Vitamin D is measured in the blood as 25-hydroxyvitamin D (25-OH-D), also written as 25(OH)D or calcidiol. This is the storage form of vitamin D — the form that reflects how much vitamin D your body has available. Understanding your result means knowing what the number represents, what the UK thresholds are, and what the difference is between "not deficient" and "optimal."
How vitamin D is measured
When you have a vitamin D blood test, the lab measures the concentration of 25-OH-D in your serum. This reflects both the vitamin D you have synthesised from sun exposure and the vitamin D you have obtained from diet or supplements. It is the most reliable indicator of your overall vitamin D status.
In the UK, results are reported in nmol/L (nanomoles per litre). In the US and some private labs, results may be reported in ng/mL — to convert, multiply ng/mL by 2.496.

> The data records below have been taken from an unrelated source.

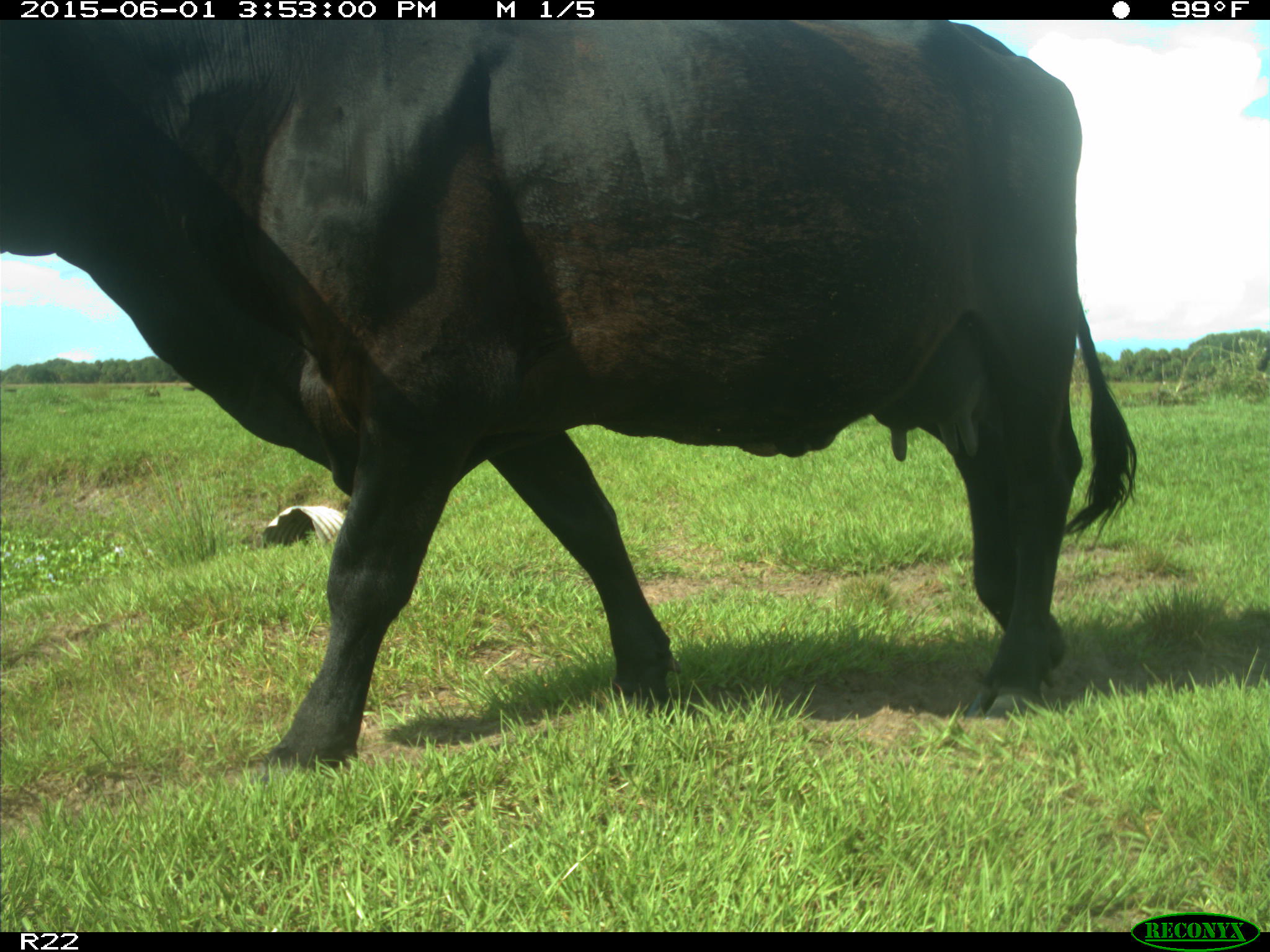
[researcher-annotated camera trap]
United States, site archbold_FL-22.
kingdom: Animalia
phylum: Chordata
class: Mammalia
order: Artiodactyla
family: Bovidae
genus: Bos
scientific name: Bos taurus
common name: domestic cow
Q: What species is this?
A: Bos taurus (domestic cow).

UK reference ranges and thresholds
| Level (nmol/L) | Status | NHS / NICE guidance |
|---|---|---|
| Below 25 nmol/L | Severe deficiency | Risk of rickets (children) or osteomalacia (adults); loading dose supplementation typically required |
| 25–49 nmol/L | Deficiency | NHS threshold for deficiency; supplementation recommended |
| 50–74 nmol/L | Insufficient | Below the level many experts consider optimal; supplementation often advisable |
| 75–200 nmol/L | Sufficient | Generally considered adequate; most experts aim for 75–150 nmol/L |
| Above 250 nmol/L | Potentially toxic | Risk of hypercalcaemia; unlikely from diet or sun, possible with high-dose supplementation |
Seasonal variation
Vitamin D levels in the UK follow a predictable seasonal pattern. They typically peak in late summer (August–September) after months of sun exposure, and reach their lowest point in late winter (February–March) after months of minimal UV radiation. This means the time of year your test was taken significantly affects interpretation.
A result of 55 nmol/L in September (after a summer of sun exposure) represents a different situation from the same result in February (after months of winter). If you are testing to assess your baseline, late winter is the most informative time.
What affects your vitamin D level
Several factors influence how your body produces and maintains vitamin D:
- Sun exposure — the primary source; requires UVB radiation, which is absent in the UK from October to March
- Skin tone — melanin reduces UV absorption; darker skin requires more sun exposure for equivalent synthesis
- Age — skin becomes less efficient at synthesising vitamin D with age
- Body weight — vitamin D is fat-soluble and can be sequestered in adipose tissue, reducing circulating levels
- Gut absorption — conditions such as Crohn's disease and coeliac disease impair vitamin D absorption from food and supplements
- Kidney and liver function — both organs are involved in converting vitamin D to its active form
Supplementation: what to take and how much
The NHS recommends 10 micrograms (400 IU) of vitamin D3 daily for adults during autumn and winter. For those with confirmed deficiency, a GP may recommend higher doses — typically 800–3,000 IU daily, or a loading regimen for severe deficiency.
Vitamin D3 (cholecalciferol) is more effective than D2 (ergocalciferol) at raising blood levels. Taking it with a fat-containing meal improves absorption. If you are supplementing at higher doses, retest after three to four months to confirm your levels have responded.
What to ask your GP
- What is my exact vitamin D level, and what does it mean for my health?
- What dose do you recommend, and for how long?
- Should I retest after supplementing, and when?
- Is there any reason I might not be absorbing vitamin D normally?
- Should I also be taking vitamin K2 alongside vitamin D?